*LIST OF TASKS*.
A - Decide whether each statement (i)–(iii) agrees with the passage. Answer yes or no for each and quote the words of the passage that decide it. (i) The writer got out of a bad job. (ii) Learning about the brain weasels made them more severe. (iii) At the time, the writer would have said that they pushed people away.
B - Arrange the lines of the listing as a Markdown table with the columns Row and Line, from the line holding "Which do you think, from" through the end of the listing, inclusive. Leave out blank lines and the pictures.
— START OF SOURCE —
But I would not have said I hated myself or pushed people away or refused to accept care or believed that I didn’t deserve good things in my life. I thought I was trying so very hard and was becoming so awesome and nobody could see it and that was why I cried.
Yeah, right. On a fundamental level, I did not believe I deserved good things or the people around me, no matter how hard I worked to be awesome.
I got into mindfulness and out of a bad relationship and out of a bad job and just managed to get healthy enough to be able to accept the love that my once and future husband offers me. This, despite a rampant case of imposter syndrome, occasional panic attacks and the periodic days of being utterly unable to cope.
The thing that makes it work for him, in addition to how doing all that to become awesome did make me awesome, or at least awe-something, was that I had learned to tell when it was a Real Thing and when it was brain weasels fucking with me. Almost magically, learning about the brain weasels made them less severe because I stopped believing them as much, I stopped giving them privileged positions in my head.
— END OF SOURCE —
— START OF RECORDED INFORMATION —
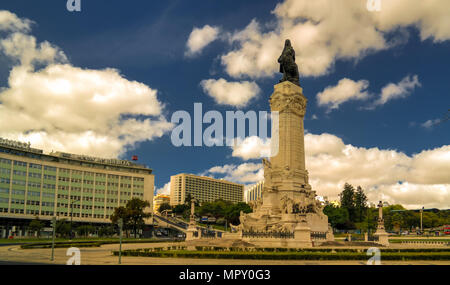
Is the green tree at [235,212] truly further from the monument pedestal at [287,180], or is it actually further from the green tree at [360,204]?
the monument pedestal at [287,180]

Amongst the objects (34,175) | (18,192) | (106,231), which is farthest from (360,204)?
(18,192)

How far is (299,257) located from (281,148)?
88.1ft

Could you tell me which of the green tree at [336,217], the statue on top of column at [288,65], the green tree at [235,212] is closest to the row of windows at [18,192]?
the green tree at [235,212]

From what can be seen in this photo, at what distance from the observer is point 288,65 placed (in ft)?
214

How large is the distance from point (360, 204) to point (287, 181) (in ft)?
301

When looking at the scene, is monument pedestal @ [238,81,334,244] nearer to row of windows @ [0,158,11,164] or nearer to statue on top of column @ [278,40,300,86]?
statue on top of column @ [278,40,300,86]

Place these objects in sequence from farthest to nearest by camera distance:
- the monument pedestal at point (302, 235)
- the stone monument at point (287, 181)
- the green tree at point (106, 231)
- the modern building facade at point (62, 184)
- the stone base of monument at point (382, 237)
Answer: the modern building facade at point (62, 184) → the green tree at point (106, 231) → the stone base of monument at point (382, 237) → the stone monument at point (287, 181) → the monument pedestal at point (302, 235)

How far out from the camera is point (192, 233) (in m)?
60.3

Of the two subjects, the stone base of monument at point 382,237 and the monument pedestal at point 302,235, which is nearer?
the monument pedestal at point 302,235

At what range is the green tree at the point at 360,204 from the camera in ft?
430

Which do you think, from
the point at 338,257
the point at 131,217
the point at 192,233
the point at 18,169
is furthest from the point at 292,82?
the point at 18,169

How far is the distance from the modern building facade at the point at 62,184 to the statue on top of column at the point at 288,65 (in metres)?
55.5

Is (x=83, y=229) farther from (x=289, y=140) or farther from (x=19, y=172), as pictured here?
(x=289, y=140)
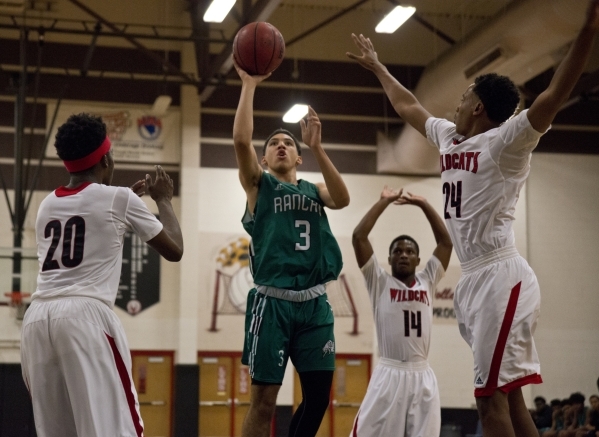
— END OF RECORDED INFORMATION —
*SOLUTION SET*.
A -
(i) Yes: "out of a bad job"
(ii) No: "learning about the brain weasels made them less severe"
(iii) No: "But I would not have said I hated myself or pushed people away"

B -
| Row | Line |
|---|---|
| 1 | Which do you think, from |
| 2 | the point at 338,257 |
| 3 | the point at 131,217 |
| 4 | the point at 192,233 |
| 5 | the point at 18,169 |
| 6 | is furthest from the point at 292,82? |
| 7 | the point at 18,169 |
| 8 | How far is the distance from the modern building facade at the point at 62,184 to the statue on top of column at the point at 288,65 (in metres)? |
| 9 | 55.5 |
| 10 | Is (x=83, y=229) farther from (x=289, y=140) or farther from (x=19, y=172), as pictured here? |
| 11 | (x=289, y=140) |